The federal appeals court ruling against the government Wednesday in the long running Major League Baseball drug-testing case has several far-reaching ramifications.

The decision means that leaking the names of steroid-tainted players to Sports Illustrated and The New York Times likely constituted crimes, and that an investigation could be launched to identify the leakers. It also means that the blockbuster revelations about steroid cheating by Alex Rodriguez(notes), Sammy Sosa(notes), Manny Ramirez(notes) and David Ortiz(notes) were based on evidence gathered in an illegal search by lead BALCO investigating agent Jeff Novitzky.

Unless the Ninth Circuit decision is successfully appealed to the U.S. Supreme Court – a long shot according to legal experts – the ruling means that in 2004 the government acted irresponsibly by seizing the records of anyone other than the 10 players under investigation on the original warrant in the BALCO case.

"This was an obvious case of deliberate overreaching by the government in an effort to seize data as to which it lacked probable cause," wrote Chief Judge Alex Kozinski in an opinion that may handicap federal law enforcement's ability to conduct many kinds of searches on more significant criminal matters.

Players Association lawyer Elliot Peters said the decision means that the year's most sensational baseball stories about cheating were based on criminal conduct.

"I believe the people who were leaking information are committing crimes. Those leaks should be investigated,” said Peters, declining to comment on whether an investigation has begun.

> Extracted data

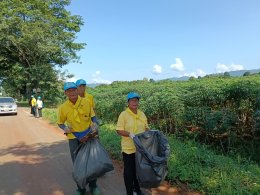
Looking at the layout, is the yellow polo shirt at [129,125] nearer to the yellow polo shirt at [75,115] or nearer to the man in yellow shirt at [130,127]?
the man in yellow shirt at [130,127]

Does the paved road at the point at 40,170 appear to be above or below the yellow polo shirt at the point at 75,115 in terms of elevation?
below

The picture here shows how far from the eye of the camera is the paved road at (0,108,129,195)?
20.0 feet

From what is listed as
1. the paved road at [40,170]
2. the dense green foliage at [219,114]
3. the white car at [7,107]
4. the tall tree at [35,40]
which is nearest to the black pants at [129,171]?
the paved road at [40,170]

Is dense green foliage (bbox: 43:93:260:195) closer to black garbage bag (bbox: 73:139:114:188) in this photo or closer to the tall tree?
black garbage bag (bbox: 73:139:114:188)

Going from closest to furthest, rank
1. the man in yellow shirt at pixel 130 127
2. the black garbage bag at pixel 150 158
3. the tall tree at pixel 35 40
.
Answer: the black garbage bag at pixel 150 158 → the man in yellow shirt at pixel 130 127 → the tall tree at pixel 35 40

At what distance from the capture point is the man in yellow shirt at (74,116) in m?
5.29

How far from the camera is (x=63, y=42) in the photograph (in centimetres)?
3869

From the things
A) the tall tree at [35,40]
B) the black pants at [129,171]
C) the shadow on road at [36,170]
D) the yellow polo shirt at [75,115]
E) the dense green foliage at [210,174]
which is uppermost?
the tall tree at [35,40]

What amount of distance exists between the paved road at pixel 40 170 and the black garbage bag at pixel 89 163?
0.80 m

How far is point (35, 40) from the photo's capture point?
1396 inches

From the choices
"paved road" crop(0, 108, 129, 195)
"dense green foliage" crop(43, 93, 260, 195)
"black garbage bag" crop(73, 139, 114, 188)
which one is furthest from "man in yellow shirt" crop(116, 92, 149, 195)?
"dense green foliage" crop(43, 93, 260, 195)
==
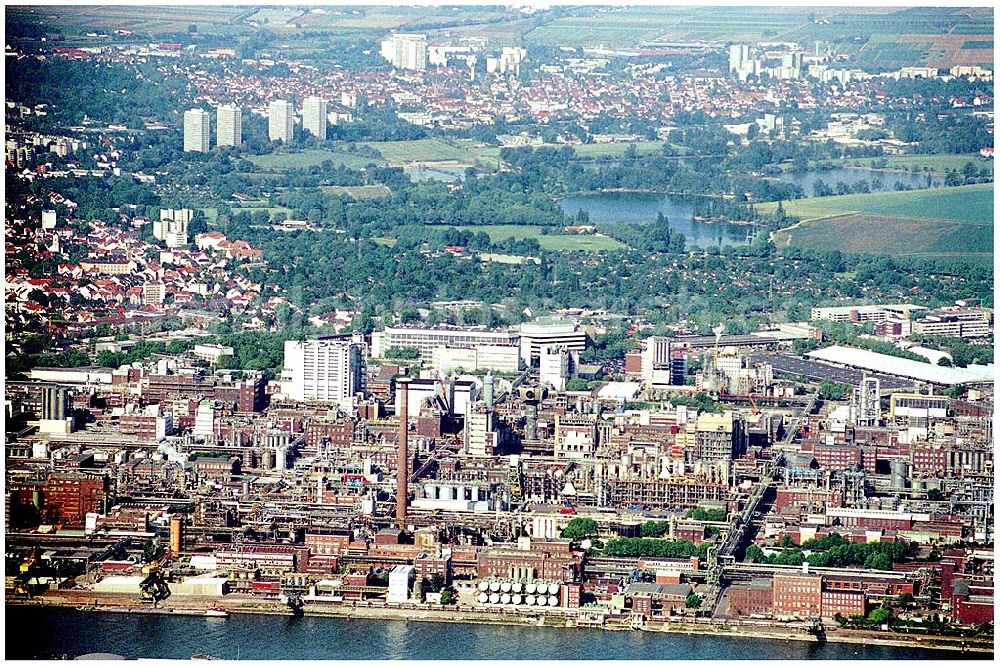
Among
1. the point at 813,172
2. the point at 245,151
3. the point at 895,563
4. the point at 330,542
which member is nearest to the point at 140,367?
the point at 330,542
==
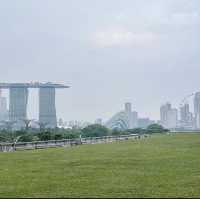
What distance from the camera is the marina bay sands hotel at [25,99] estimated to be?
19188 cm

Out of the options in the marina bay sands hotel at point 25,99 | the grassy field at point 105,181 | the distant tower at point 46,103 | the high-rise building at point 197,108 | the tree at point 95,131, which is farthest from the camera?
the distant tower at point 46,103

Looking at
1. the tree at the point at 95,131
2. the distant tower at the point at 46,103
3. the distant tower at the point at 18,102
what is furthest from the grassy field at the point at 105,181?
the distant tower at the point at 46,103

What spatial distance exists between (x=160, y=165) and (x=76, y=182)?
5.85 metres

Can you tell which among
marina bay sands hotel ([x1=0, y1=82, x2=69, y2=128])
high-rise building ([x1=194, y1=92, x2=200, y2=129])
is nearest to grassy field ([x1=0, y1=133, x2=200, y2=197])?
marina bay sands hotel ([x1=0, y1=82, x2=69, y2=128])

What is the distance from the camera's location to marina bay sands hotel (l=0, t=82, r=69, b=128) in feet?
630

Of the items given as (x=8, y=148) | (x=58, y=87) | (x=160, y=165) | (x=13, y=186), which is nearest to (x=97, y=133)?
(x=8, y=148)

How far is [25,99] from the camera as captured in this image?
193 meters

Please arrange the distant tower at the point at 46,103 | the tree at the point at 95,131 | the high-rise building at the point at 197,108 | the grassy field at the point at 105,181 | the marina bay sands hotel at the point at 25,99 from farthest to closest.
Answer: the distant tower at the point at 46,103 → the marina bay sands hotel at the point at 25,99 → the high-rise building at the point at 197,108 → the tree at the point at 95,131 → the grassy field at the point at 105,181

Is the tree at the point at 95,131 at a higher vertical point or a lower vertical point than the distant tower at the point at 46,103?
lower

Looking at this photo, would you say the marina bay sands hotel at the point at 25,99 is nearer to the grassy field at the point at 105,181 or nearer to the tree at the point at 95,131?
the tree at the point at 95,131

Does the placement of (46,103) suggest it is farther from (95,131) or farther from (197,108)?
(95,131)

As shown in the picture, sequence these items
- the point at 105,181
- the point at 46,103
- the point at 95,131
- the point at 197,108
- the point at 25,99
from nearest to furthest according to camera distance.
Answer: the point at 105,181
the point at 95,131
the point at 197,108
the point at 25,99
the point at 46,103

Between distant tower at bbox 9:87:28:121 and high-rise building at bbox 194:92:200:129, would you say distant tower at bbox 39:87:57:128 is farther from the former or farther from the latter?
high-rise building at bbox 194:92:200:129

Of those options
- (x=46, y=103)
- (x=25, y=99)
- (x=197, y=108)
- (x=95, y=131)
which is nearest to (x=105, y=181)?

> Given problem A
Using the baseball drug-testing article, decide whether each statement agrees with it: (i) The ruling came from the Ninth Circuit. (ii) Elliot Peters confirmed that an investigation into the leaks had begun. (iii) The original warrant in the BALCO case named 10 players under investigation. Answer yes or no for each, and quote the article's deciding words.
> Given problem B
Carry the baseball drug-testing article forward from its final sentence with a few more paragraphs.
The lines of records between the text and these tasks aren't needed for any of them.

> Output A
(i) Yes: "Unless the Ninth Circuit decision is successfully appealed to the U.S. Supreme Court"
(ii) No: "declining to comment on whether an investigation has begun"
(iii) Yes: "the 10 players under investigation on the original warrant in the BALCO case"

> Output B
"This makes the leaks so much more troubling," said Charles La Bella, a former U. S. attorney and chief of the criminal division for the Southern District of California who now practices criminal defense in San Diego. "The information shouldn't have been seized. People have been unfairly tainted by something the courts have ruled should never have been made public.

"My guess is that somebody somewhere has to be looking at this as a leak investigation."

Selena Roberts, the veteran Sports Illustrated reporter and author, published the first leak in February – the prime-time revelation that A-Rod was one of the 104 players who tested positive in 2003. Baseball conducted survey testing that year to determine whether a full testing program was warranted, and players were told that the results would remain anonymous.

Shortly after the A-Rod leak, Michael Schmidt of The New York Times wrote that Sosa had tested positive. Then in July, Schmidt reported that Ramirez and Ortiz also were on the list, citing as his sources lawyers who had seen the list.

Peters said that a list of players who tested positive was created only after the government’s illegal search.

"Everyone talks of this list, like there was a list [of players who tested positive]," he said. "There was a spreadsheet [at the testing lab that contained every test result]. The government created a list, which it tried to disseminate.”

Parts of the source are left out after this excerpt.